● Work required
Copy each of the lines below word for word, leaving out the pictures.
┄┄┄┄┄┄┄┄┄┄
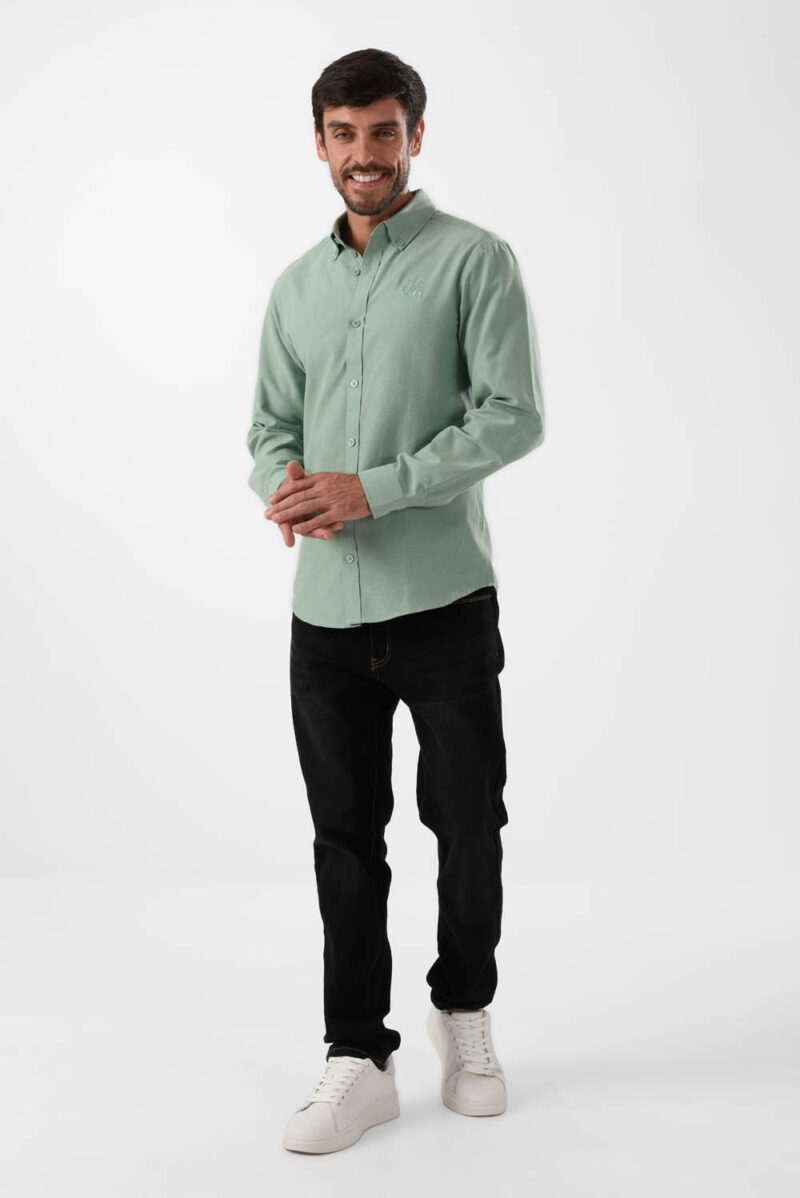 RWM-2S24-027-2 (5) Green Shirts For Men, Regular Fit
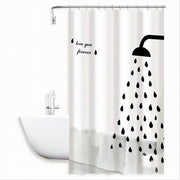 Trade Shop - Tenda Doccia Antimuffa Love You Forever Impermeabil 180x180cm Anelli Bagno 79217 -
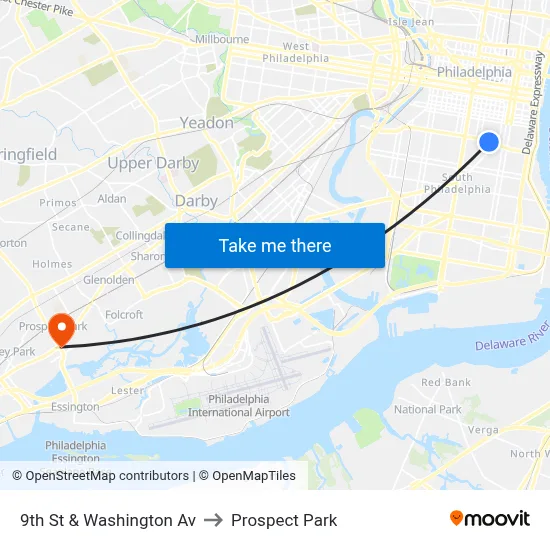 9th St & Washington Av to Prospect Park map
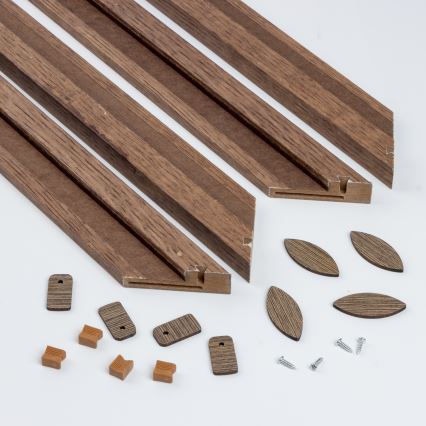 Eglo - LED Пристельова панель з регулюванням яскравості POZZALLO WOOD LED/21W/230V 2700-6500K 49,5x49,5 см темно-коричневий + пульт дистанційного керування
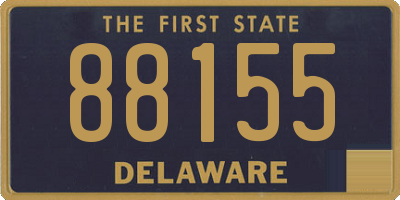 DE license plate 88155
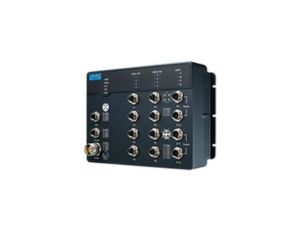 EN50155, M12 8-port FastEthernet PoE + 4-port GigabitEthernet Bypass, Zarządzalny Ethernet Switch EKI-9512E-4GMPW-AE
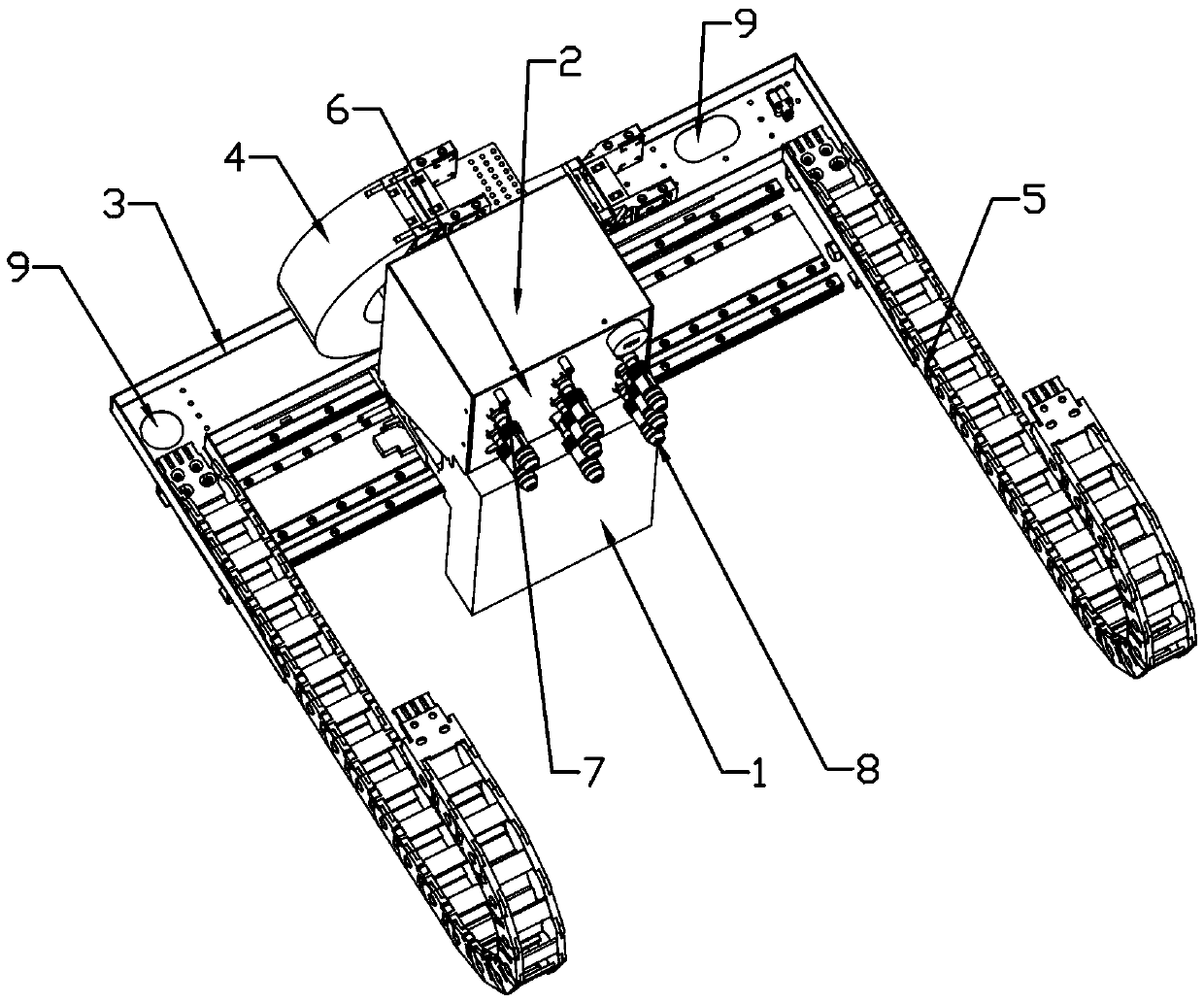 Electrical hidden wiring layout structure based on dispenser equipment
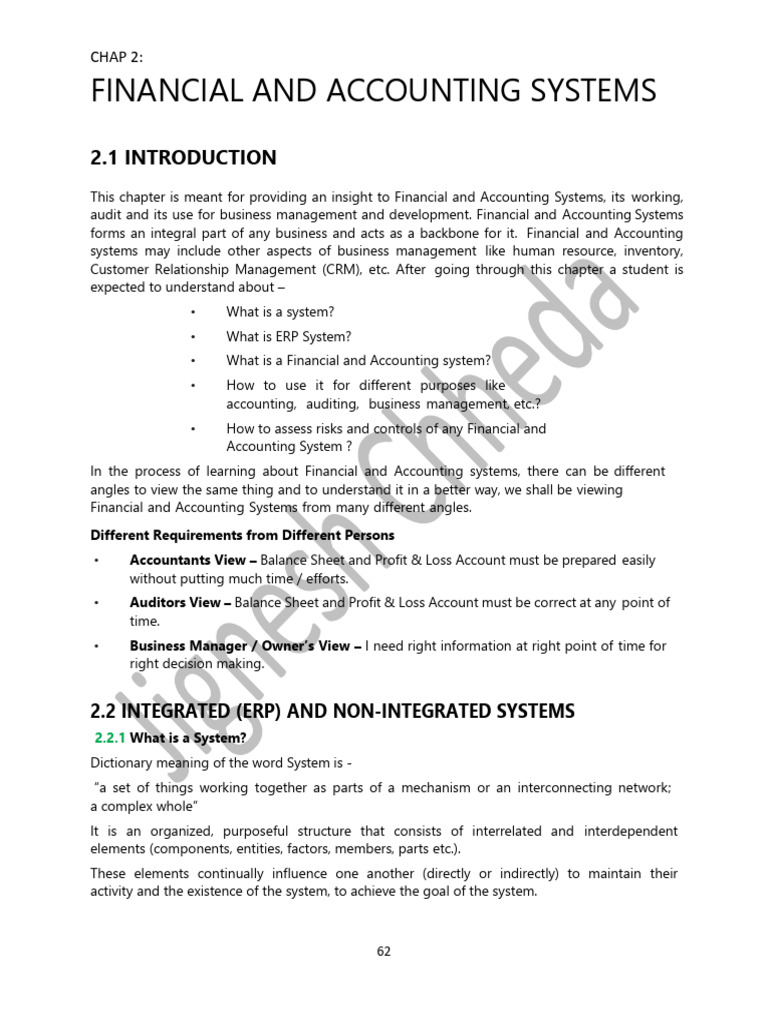 Understanding Financial Accounting Systems | PDF | Enterprise Resource ...
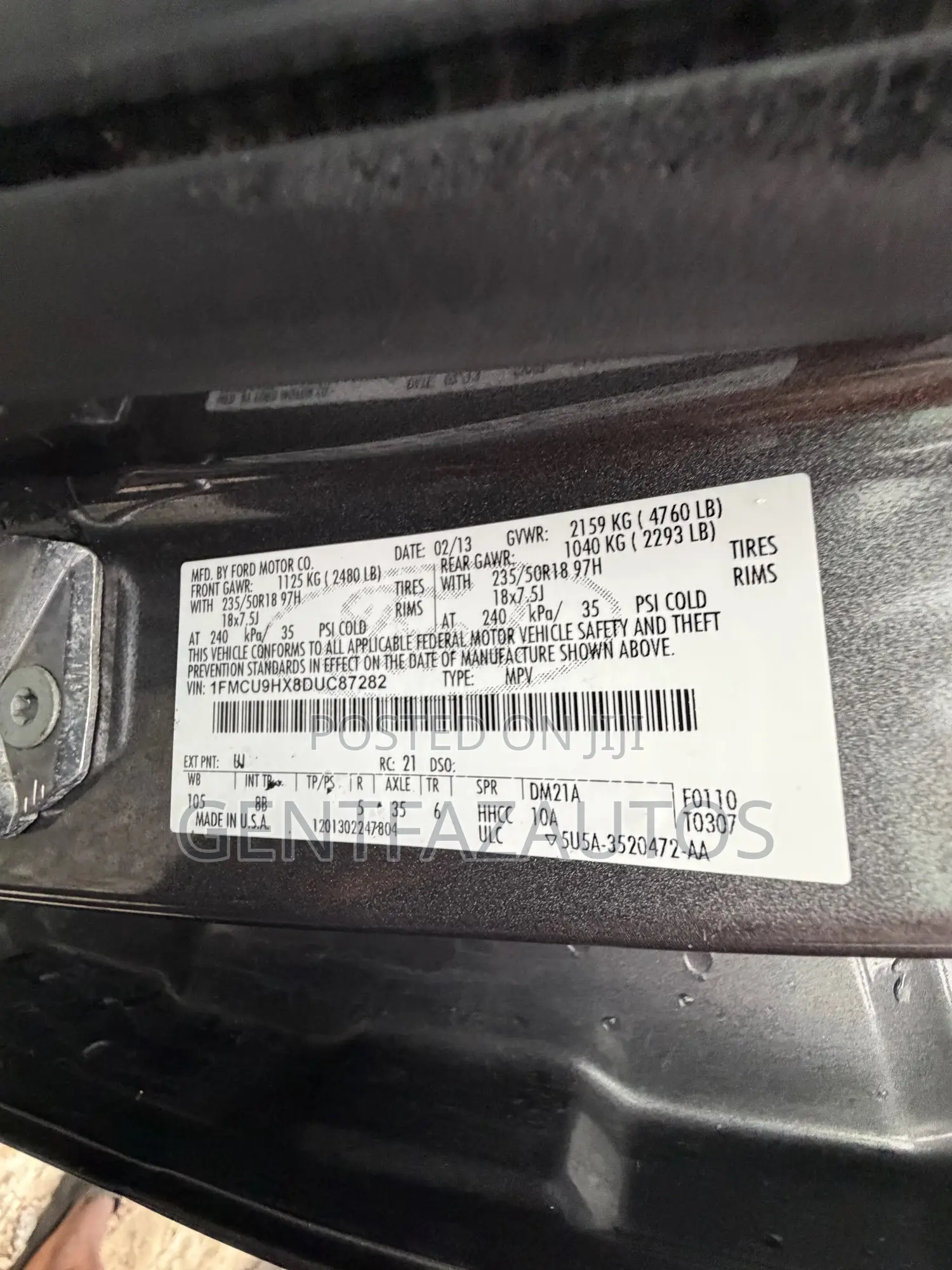 Ford Escape SEL 2013 Gray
┄┄┄┄┄┄┄┄┄┄
● Solution to the exercise
 RWM-2S24-027-2 (5) Green Shirts For Men, Regular Fit
 Trade Shop - Tenda Doccia Antimuffa Love You Forever Impermeabil 180x180cm Anelli Bagno 79217 -
 9th St & Washington Av to Prospect Park map
 Eglo - LED Пристельова панель з регулюванням яскравості POZZALLO WOOD LED/21W/230V 2700-6500K 49,5x49,5 см темно-коричневий + пульт дистанційного керування
 DE license plate 88155
 EN50155, M12 8-port FastEthernet PoE + 4-port GigabitEthernet Bypass, Zarządzalny Ethernet Switch EKI-9512E-4GMPW-AE
 Electrical hidden wiring layout structure based on dispenser equipment
 Understanding Financial Accounting Systems | PDF | Enterprise Resource ...
 Ford Escape SEL 2013 Gray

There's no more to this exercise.